Agricultural Research Service

Title: Estimation of Variance Components for Cow and Parity Effects from Test-Day Yields

Authors
item Bormann, J - GEMBLOUX AGRIC UNIV
item Wiggans, George
item Lake, Jill
item Druet, T - GEMBLOUX AGRIC UNIV
item Gengler, N - GEMBLOUX AGRIC UNIV

Submitted to: American Dairy Science Association Proceedings
Publication Type: Abstract Only
Publication Acceptance Date: July 26, 2000
Publication Date: N/A

Technical Abstract: The initial step in implementing a U.S. test-day model includes estimation of cow and parity test-day variances needed to calculate lactation stage, age, and pregnancy effects.

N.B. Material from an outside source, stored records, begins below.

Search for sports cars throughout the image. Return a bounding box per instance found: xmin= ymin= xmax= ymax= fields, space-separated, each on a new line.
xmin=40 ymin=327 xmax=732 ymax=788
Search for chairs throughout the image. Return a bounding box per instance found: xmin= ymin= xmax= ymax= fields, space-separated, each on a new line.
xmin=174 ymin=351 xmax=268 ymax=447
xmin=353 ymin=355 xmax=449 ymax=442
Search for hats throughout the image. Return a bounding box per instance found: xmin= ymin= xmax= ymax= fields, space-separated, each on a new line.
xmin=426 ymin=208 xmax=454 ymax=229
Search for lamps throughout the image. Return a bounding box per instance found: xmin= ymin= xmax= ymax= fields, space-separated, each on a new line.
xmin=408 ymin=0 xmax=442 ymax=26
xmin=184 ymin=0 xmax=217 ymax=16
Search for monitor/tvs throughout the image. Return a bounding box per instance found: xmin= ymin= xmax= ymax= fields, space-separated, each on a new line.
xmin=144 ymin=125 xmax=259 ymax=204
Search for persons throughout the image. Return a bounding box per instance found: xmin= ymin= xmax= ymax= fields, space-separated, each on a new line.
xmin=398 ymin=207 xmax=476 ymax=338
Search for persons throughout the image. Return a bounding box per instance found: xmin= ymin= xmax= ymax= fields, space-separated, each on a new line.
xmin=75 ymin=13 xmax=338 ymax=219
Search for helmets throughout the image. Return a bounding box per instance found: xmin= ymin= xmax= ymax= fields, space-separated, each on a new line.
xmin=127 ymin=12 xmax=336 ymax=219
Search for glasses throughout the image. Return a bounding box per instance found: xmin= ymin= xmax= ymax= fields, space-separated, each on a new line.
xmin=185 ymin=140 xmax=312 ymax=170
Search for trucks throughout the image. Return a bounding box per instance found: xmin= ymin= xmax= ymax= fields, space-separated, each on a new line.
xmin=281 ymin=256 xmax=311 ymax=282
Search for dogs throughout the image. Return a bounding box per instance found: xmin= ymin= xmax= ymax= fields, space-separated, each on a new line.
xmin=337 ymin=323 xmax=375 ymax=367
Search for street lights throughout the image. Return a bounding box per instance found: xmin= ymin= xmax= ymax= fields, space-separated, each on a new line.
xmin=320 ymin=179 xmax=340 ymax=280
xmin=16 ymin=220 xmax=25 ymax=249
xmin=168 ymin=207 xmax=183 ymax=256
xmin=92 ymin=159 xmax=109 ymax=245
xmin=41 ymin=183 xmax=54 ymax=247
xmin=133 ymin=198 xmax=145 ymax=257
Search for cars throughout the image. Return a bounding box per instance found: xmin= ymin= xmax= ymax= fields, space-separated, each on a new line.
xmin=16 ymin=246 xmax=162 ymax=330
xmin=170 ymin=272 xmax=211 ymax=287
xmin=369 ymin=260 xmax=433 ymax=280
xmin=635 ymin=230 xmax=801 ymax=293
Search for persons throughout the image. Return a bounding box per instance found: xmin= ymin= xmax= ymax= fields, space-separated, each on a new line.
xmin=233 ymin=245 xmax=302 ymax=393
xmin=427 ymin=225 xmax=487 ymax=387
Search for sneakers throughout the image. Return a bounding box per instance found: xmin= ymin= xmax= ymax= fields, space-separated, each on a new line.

Single-trait repeatability models were fitted, and variance components were estimated for milk, fat, and protein test-day yields using Method R and a preconditioned conjugate gradient (PCG) equation solver because of large data sets (.7 to 7.7 million records). Data were obtained for calvings since 1990 for Brown Swiss and Jerseys and for Holsteins from California, Pennsylvania, Texas, and Wisconsin. At least 3 observations were required per subclass for herd test date and milking frequency. Three parity groups were defined: 1st, 2nd, later. Test-day data were adjusted for environmental effects of age, calving season, and milking frequency. Estimated breeding values (EBV's) were expressed on a daily basis. To assess effect of adjustments, data also were analyzed without correction. For adjusted data, variance ratios (residual divided by effect variance) within parity were similar across breeds, subpopulations, and samples: 1.5 to 1.8 for milk, 3.0 to 4.3 for fat, and 1.8 to 2.3 for protein. Variance ratios across parities were 3.5 to 6.8 for milk, 8.7 to 17.6 for fat, and 5.5 to 9.4 for protein. Adjustment for EBV reduced both cow genetic and nongenetic variances. Variance ratios for permanent environment within parity from unadjusted data were nearly identical to those from adjusted data. For unadjusted data, heritabilities ranged from .19 to .30 for milk, .13 to .15 for fat, and .17 to .23 for protein. Although computations took several weeks, use of Method R and a PCG solver enabled estimation of the variance components that will be used for U.S. evaluations based on a test-day model.